Friday, 12 May, 2023

Twisted fields discovered around mysterious fast radio burst

Fast Radio Bursts (FRBs) are the brightest millisecond-duration cosmic explosions in radio bands. Their unknown origin poses challenges for astronomy as well as physics.

The Commensal Radio Astronomy FAST Survey (CRAFTS), a key program of the Five-hundred-metre Aperture Spherical radio Telescope (FAST), discovered the world’s first persistently active repeating FRB, known as FRB 20190520B. Now this FRB has provided clues that may help clarify the origin of FRBs.

An international team led by Dr Li Di from the National Astronomical Observatories of the Chinese Academy of Sciences (NAOC) carried out a monitoring campaign of FRB 20190520B, using the Parkes telescope in Australia and the Green Bank Telescope (GBT) in the US. The combined analyses have revealed an extreme field reversal around this constantly bursting source.

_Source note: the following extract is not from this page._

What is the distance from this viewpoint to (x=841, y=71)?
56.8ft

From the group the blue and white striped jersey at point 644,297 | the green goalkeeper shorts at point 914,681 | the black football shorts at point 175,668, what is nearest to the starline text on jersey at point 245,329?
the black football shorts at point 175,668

The study, based on observational efforts across three continents, was published in Science.

Unlike all other FRBs, FRB 20190520B has produced bursts, detectable by at least one and sometimes multiple telescopes, every time it was viewed. Such reliability makes it an ideal target for multiband follow-up observational studies.

Image credit: Li Di/ScienceApe/CAS

“A total of 113 bursts from FRB 20190520B were detected by the Parkes telescope, exceeding the sum of the number of fast radio bursts previously discovered at Parkes, accentuating the value of FRB 20190520B,” said Dr Dai Shi from Western Sydney University, principal investigator of the FRB 20190520B project at Parkes.

Through a combined analysis of data from GBT and Parkes, Dr Feng Yi, an NAOC PhD graduate now at Zhejiang Laboratory, and Reshma Anna-Thomas from West Virginia University (WVU) measured its polarisation properties and found that the Faraday rotation measure (RM) twice changed its sign in dramatic fashion: from ~10,000 units to ~-10,000 units and vice versa. Other key contributors include Dr Liam Connor from Caltech and Dr Sarah Burke-Spolaor from WVU.

During the propagation of a burst signal, the polarisation characteristics can be affected by the surrounding plasma. “The RM can be approximated by the integral product of magnetic field and electron density. Variation in RM can be caused by either factor, but a sign change has to arise from the reversal of magnetic fields, as the electron density cannot go negative,” said Li Di, corresponding author of the study.

This reversal could result from propagation through a turbulent, magnetised screen of plasma located between 10-5 to 100 parsecs of the FRB source. “The turbulent components of the magnetic field around repeating fast radio bursts may be as messy as a ball of wool,” said Prof Yang Yuanpei from Yunnan University, a co-author of the study.

The likely scenario for producing such a mess includes the signal passing through the halo of a companion, be it a black hole or a massive star with winds. Understanding drastic changes in the magnetised environment around the FRB is an important step towards understanding the origin of such cosmic explosions.